Editorial: A threat to our basic freedoms

Thomas Jefferson famously once said if he had to choose between a government without newspapers or newspapers without a government he wouldn’t hesitate to choose newspapers without government.

Like many of our Founding Fathers, Jefferson feared the possibility of a tyrant taking control of the government and believed a free press was essential to keeping the government in check.

That’s why freedom of the press is part of the very First Amendment to the Constitution and our Bill of Rights.

We wonder, though, whether Jefferson and the Founding Fathers imagined someone like Donald Trump heading our government.

During the campaign, Trump threatened to toughen the country’s libel laws in response to criticism directed at him. But, apparently, not his opponent.

And as president, Trump has imposed tariffs on newsprint that threaten the survival of an industry already financially challenged by the advent of the internet.

Trump has not sought to ban newspapers or other news organizations. But, instead, he has slandered the media with calls of “fake news.”

Borrowing a phrase used by Russian dictator Josef Stalin, Trump labeled the news media “the enemy of the American people” a month after taking the oath of office.

Trump has called news accounts “fake news,” “fake stories,” “fake media” or “fake polls”  more than 400 times. He has singled out individual reporters, calling them “dangerous and sick” on Twitter and at events filled with angry supporters.

New York Times opinion columnist Bret Stephens recently described Trump’s anti-media words as “incitement.” He joined a growing number of people who have expressed concern for the safety and even lives of journalists.

Last week, at a political rally in Pennsylvania, Trump told his audience that the media was “fake, fake disgusting news.”

And at a recent meeting of the Veterans of Foreign Wars in Kansas City, Trump advised veterans: “Don’t believe what you’re reading or seeing.”

There is no parallel to this in the history of the United States. But there is an unnerving parallel to despots throughout history.

Why does Trump do this?

CBS News’ Lesley Stahl said Trump recently offered her and her boss a simple answer.

“‘I do it to discredit you all and demean you all so that when you write negative stories about me no one will believe you,’” Stahl quoted Trump as saying.

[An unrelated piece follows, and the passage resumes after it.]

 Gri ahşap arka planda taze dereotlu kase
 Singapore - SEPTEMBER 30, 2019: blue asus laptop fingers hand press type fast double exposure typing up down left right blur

This should concern every American, regardless of party affiliation. Putting the truth in the hands of one man undermines the public’s ability to make an informed decision on choosing leaders and the policies they offer. It is a threat to our very democracy.

Especially with a president who shows little regard for the truth.

Glenn Kessler of The Washington Post, who has chronicled Trump’s false or misleading statements since he took office, put the number at 4,229 at the beginning of the month. That’s more than 7.5 false or misleading statements a day.

Trump has yet to intimidate the media using this technique.

But he has persuaded enough Republican voters to strike fear in House Republicans, who have abdicated their constitutional responsibility to provide oversight of the administration.

These attacks are not limited to the media.

He has tried to discredit pollsters who publish results he doesn’t like, the Congressional Budget Office in response to data he doesn’t like, law enforcement officials when they pursue allegations he doesn’t like and the courts when they issue rulings he doesn’t like.

Trump’s anger with the media and the legal system has in recent months become particularly focused on special counsel Robert Mueller and his Russia investigation.

In a recent tweet, the president referred to Mueller’s probe as a “rigged witch hunt” and an “illegal scam.”

The tweet exemplifies the danger posed by Trump’s attacks on the special counsel and the press that covers him.

Mueller is investigating a sophisticated attack on the 2016 presidential election by Russia, a foreign adversary.

The United States has already indicted more than two dozen Russians for their involvement in the conspiracy to undermine U.S. elections – a charge supported by every single intelligence official in the Trump administration.

Indictments have also been issued to five Americans – four of whom have already pleaded guilty, including Trump’s first national security adviser. His former campaign manager is currently on trial.

And serious questions have been raised about the role of Trump campaign officials in this assault on our electoral system all the way up to the president.

This is what Trump calls a witch hunt and blasts the media for reporting. Do we really not want to get to the bottom of this? Do we really not want newspapers to report on it?

For doing its job, the press is now under siege like no other time in our nation’s history.

Newspapers across the county, ourselves included, have responded this week with a call for Americans to come together in support of the First Amendment and a free press.

That support should be expressed loudly and clearly.

Elected officials regardless of their position, whether in the U.S. Senate or on a local school board, should be asked where they stand on supporting a free press.

And voters should use their rights as citizens to defeat those unwilling to support our basic freedoms at the ballot box.